The recommendations from last month included much of what was announced on Tuesday, such as allowing women to wear multiple hairstyles at once and removing the minimum hair length for women so they can choose if they want to have hair or not.
“This will also help to alleviate the stress and embarrassment of female soldiers who suffer from Alopecia or other medical conditions that causes hair loss or prevents growth,” the leaked slides from December said. “This will help to increase health and wellness.”
The new updates will allow women to wear long ponytails or braids while wearing utility uniforms and conducting physical training, or when they’re wearing tactical equipment. The panel recommended allowing the change as long as hair “is secured inside the ACU top.”
“What I have heard from female soldiers who have tried this already is it does allow the functionality, it gives a better range of motion when they’re swiveling their head, conducting operations, and that’s what we want,” Sanders said.

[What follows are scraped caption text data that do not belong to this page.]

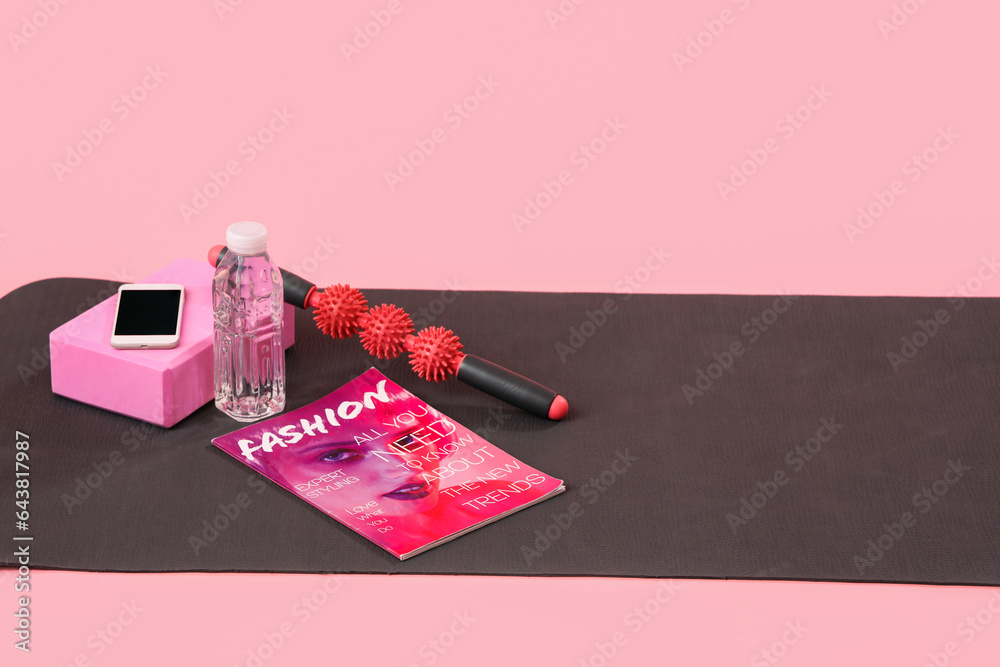 Fitness mat with sports equipment, mobile phone, magazine and bottle of water on pink background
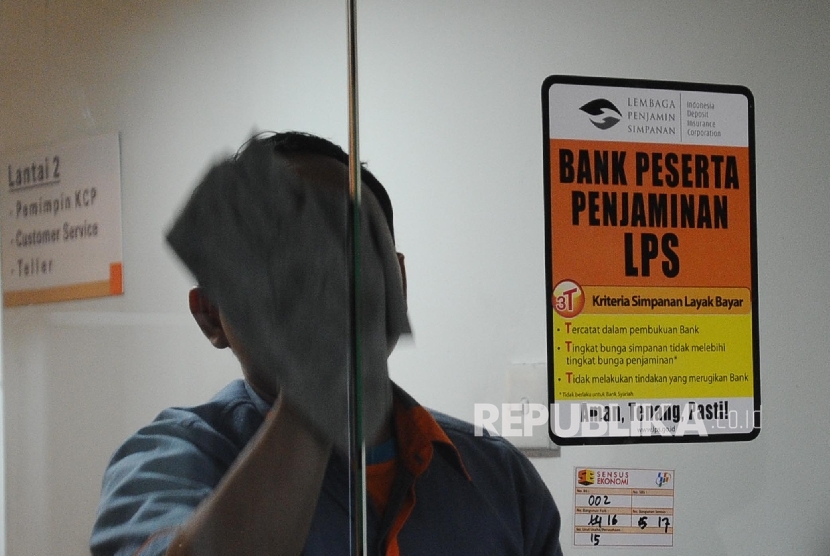 Pekerja membersihkan pintu kaca di salah satu Bank Peserta Penjaminan, Jakarta, Rabu (4\1)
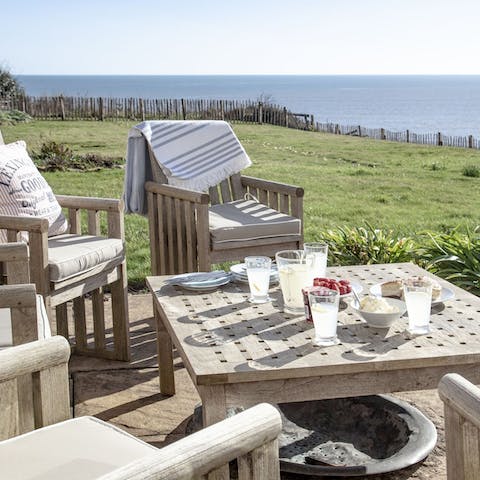 Enjoy post-beach drinks on the terrace with the serene seascape as your soothing backdrop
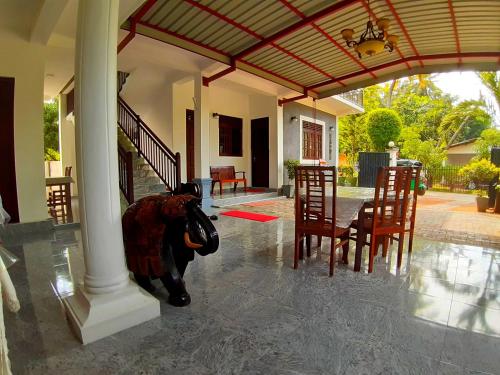 eine Kuh, die mitten auf einer Veranda mit einem Tisch und Stühlen steht in der Unterkunft Radha Tourist Home in Polonnaruwa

Grinston said the issue with hair buns and how it can impact the way gear fits the women wearing it just wasn’t something leaders had previously thought about, and it was important for leaders to listen to soldiers. “We just have to constantly be aware and constantly be open-minded,” he said. “If it’s not happening to you, that doesn’t mean it’s not something we need to listen to our soldiers.”
Along with hair standards, the Army is allowing women to wear lipstick and nail polish — something that used to be allowed but was later outlawed. The new standards will also allow men who “serve in the job specialties that have to deal with harsh chemicals” to wear clear nail polish to help protect their nails.
Women are now also cleared to wear earrings — gold, silver, and diamond — in their combat uniform, a move which had never been done before, Sanders said. That does not apply to combat uniforms in a training or combat environment.
Sanders explained that the psychologists on the panel said that earrings “allow the opportunity for a woman to still feel like a woman inside and outside of uniform.”
“One thing we can never forget is that at the end of the day, our women are mothers, are spouses, are sisters — they definitely want to be able to maintain their identity, and that’s what we want to get after,” Sanders said.
Other updates include removing offensive or racist wording from AR 670-1, and updating the images in the regulations with “specific examples for standards” to clearly show what is and is not allowed.
Ultimately, many of the changes are part of the Army’s effort to increase inclusion and diversity in the force. And while many of the issues that the panel focused on during this round of change were specific to women and women of color, more changes are coming, Grinston said. (Though allowing men to have beards is still up in the air.)
Lt. Gen. Gary Brito, the deputy chief of staff of Army personnel, said the new grooming standards “are designed to make sure every soldier is content, but yet projects a professional image, a healthy image, and that demeanor of discipline and readiness that we all need.”
“This is about listening to our soldiers, taking what they’re saying and then how can we incorporate that into the Army … This isn’t about male and female standards,” Grinston said. “This is about Army standards.”
And as for any soldiers — particularly former soldiers — who think these changes are just the Army’s effort to be “politically correct,” or want to talk about how the Army isn’t the same as when you were in? Well, you’re right, it isn’t.
“To those former soldiers I will say we have the greatest Army the world has ever seen, in this year, right now,” Grinston said. “Our soldiers are smarter, stronger, and faster than we’ve ever had. And I am extremely proud of everybody in the Army, right now, and our changes are to make us a better Army and more inclusive. And we will continue to have the greatest Army the world has ever seen.”